Grenzenlos feiern in Juba

Südsudan
Dem Bürgerkrieg zum Trotz: Junge Südsudanesen gehen genauso gerne tanzen wie ihre Altersgenossen überall auf der Welt. Nur eben tagsüber.

Nach der Kirche geht der 21-jährige Wokil Makuei sonntags meistens in den Club. Seine Freunde und er trinken Limonade und tanzen eng mit Mädchen, mit denen sie in der Öffentlichkeit nicht einmal Händchen halten würden – aus Angst, deren Eltern oder Brüder zu verärgern. Noch vor 19 Uhr ist er daheim. „Man feiert ein paar Stunden, kommt angeregt raus und geht dann nach Hause“, erzählt Makuei in einem Café hinter dem Club Signature, einem beliebten Tanzlokal in Juba. Für die nächsten zwei Monate ist es mit den Wochenend-Tag-Partys ausgebucht.

Der Südsudan ist der jüngste Staat der Welt, gegründet 2011 nach einem jahrzehntelangen Kampf um Unabhängigkeit vom Norden. Mehr als zwei Drittel seiner zwölf Millionen Einwohner sind unter 30 Jahre alt. Und über die Hälfte der Zeit seit Bestehen ihres Landes haben sie im Bürgerkrieg verbracht. Sie mussten erleben, wie ihre Heimat zu einem der weltweit gefährlichsten Orte für junge Menschen wurde.

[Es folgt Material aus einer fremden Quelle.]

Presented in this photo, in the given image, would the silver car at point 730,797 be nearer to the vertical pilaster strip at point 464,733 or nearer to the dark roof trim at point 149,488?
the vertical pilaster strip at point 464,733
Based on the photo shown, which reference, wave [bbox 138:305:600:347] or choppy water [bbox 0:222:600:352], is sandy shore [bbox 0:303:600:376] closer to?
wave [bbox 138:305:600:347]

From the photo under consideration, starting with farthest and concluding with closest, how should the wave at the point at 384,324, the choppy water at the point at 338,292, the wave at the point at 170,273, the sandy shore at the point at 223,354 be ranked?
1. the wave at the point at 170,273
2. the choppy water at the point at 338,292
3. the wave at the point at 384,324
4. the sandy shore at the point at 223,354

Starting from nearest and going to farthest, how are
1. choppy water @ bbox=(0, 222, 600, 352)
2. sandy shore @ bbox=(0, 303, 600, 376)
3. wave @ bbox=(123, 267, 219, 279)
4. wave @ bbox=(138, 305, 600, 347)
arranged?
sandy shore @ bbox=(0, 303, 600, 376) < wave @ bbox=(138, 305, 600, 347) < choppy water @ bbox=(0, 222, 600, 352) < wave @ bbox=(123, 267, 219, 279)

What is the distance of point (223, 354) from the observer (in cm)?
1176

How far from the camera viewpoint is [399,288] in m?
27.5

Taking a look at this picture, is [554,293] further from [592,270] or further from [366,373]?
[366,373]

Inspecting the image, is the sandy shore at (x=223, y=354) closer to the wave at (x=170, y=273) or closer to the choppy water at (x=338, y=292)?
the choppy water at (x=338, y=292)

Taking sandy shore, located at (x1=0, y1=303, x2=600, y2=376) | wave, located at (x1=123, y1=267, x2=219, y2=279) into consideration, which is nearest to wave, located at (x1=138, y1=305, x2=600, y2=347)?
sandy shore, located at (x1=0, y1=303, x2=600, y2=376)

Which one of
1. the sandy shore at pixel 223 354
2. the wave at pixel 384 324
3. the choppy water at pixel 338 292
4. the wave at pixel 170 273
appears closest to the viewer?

Die Hauptstadt Juba ist zwar relativ ruhig, aber nachts nach Hause zu gehen, ist auch hier riskant. Makuei muss an Kontrollpunkten vorbei. Dort stehen Regierungssoldaten, von denen bekannt ist, dass sie Anwohner einschüchtern und manchmal Frauen vergewaltigen. Bewaffnete Raubüberfälle sind auf Jubas spärlich beleuchteten Straßen an der Tagesordnung. Makueis Eltern ist es lieber, wenn ihr Sohn nach Einbruch der Dunkelheit nicht mehr ausgeht.

Deshalb feiern die jungen Leute in Juba vor allem in „Tag-Clubs“, wie Makuei und seine Freunde sie nennen. Die Partys begannen in den späten 2000er Jahren als geselliges Beisammensein für Teenager und junge Menschen Anfang 20, die noch keine Nachtclubs besuchen dürfen. Inzwischen ziehen sie nahezu die gesamte Jugend von Juba an, eine Gruppe, zu der sich je nach wirtschaftlicher Situation und Familienstand alle zwischen 15 und 35 Jahren zählen können.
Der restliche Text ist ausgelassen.